The ‘Equity Curve Acceleration’ Factor: For trend followers, a parabolic equity curve (slow growth, then rapid acceleration) is typical during a trend regime. The issue is deceleration. Use the ratio of the last 12 months’ return to the prior 12 months’ return. If this ratio is below 0.5, the system is losing steam. A robust system should have a K-Ratio that is stable (within 0.5 points) across the entire backtest, not declining in the most recent period. This flags when a regime has changed and the system is no longer adapting.

11. Market Regime Adaptability (Volatility-Targeting)

Trend following inherently performs poorly in low-volatility, range-bound markets (e.g., 2017). A robust system must have a mechanism for adjusting position size based on volatility.

The Volatility-Adjusted Return: Compare the raw equity curve to a volatility-scaled version (where position size is inversely proportional to trailing 20-day volatility). The VAMI (Value-Added Monthly Index) Ratio—the ratio of the volatility-scaled end value to the raw end value—is critical. If the VAMI ratio is above 1.2, the raw system is underperforming a simple volatility target. If it is below 0.8, your volatility scaling is destroying returns in low-vol regimes. A robust system should have a VAMI ratio between 0.95 and 1.15, indicating that the inherent strategy (not the scaling) is generating alpha.

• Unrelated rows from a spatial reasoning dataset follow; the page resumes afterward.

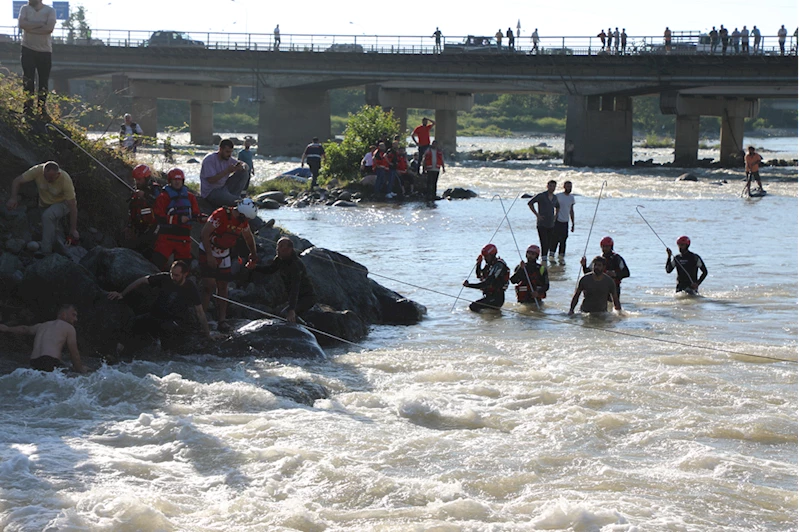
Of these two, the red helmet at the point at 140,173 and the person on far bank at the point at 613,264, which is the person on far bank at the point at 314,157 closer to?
the person on far bank at the point at 613,264

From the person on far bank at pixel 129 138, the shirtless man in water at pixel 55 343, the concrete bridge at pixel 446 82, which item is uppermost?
the concrete bridge at pixel 446 82

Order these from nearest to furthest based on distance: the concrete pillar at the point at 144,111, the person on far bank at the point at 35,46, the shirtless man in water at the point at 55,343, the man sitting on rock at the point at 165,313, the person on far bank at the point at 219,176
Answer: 1. the shirtless man in water at the point at 55,343
2. the man sitting on rock at the point at 165,313
3. the person on far bank at the point at 219,176
4. the person on far bank at the point at 35,46
5. the concrete pillar at the point at 144,111

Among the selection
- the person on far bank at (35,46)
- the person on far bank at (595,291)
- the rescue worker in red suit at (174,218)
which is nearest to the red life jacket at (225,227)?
the rescue worker in red suit at (174,218)

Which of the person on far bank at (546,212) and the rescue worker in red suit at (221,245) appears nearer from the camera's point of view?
the rescue worker in red suit at (221,245)

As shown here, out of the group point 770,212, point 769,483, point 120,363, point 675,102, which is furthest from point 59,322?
point 675,102

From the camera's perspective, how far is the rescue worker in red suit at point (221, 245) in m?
12.7

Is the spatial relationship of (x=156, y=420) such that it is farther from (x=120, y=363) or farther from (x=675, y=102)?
(x=675, y=102)

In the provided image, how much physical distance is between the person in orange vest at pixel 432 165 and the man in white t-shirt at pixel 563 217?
1165cm

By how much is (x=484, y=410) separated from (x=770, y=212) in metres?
24.9

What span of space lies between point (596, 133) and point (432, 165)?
2383cm

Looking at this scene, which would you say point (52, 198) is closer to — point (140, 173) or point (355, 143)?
point (140, 173)

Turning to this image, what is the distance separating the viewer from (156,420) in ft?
32.8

12. Detection of Survivorship & Look-Ahead Bias

No backtest is complete without a behavioral audit. The key metrics here are not numerical but structural.

The ‘Rolling Start Date’ Test: A robust trend system should show a positive return for at least 80% of arbitrary start dates (e.g., every month starting from January 2000 to January 2010). If the system is profitable only when started in specific years (e.g., 2003, 2009), it is exploiting a specific market cycle. Calculate the Bootstrap Return Period—the percentage of random start dates (10,000 samples) that produce a positive equity curve after 3 years. This number should be above 70%. Below 50% means the system will likely give you three losing years in a row during live trading. Also, ensure you are using point-in-time data for index constituents, dividends, and corporate actions. Using adjusted close prices from today for historical tests introduces look-ahead bias by correcting for future splits and dividends that were not known at the time.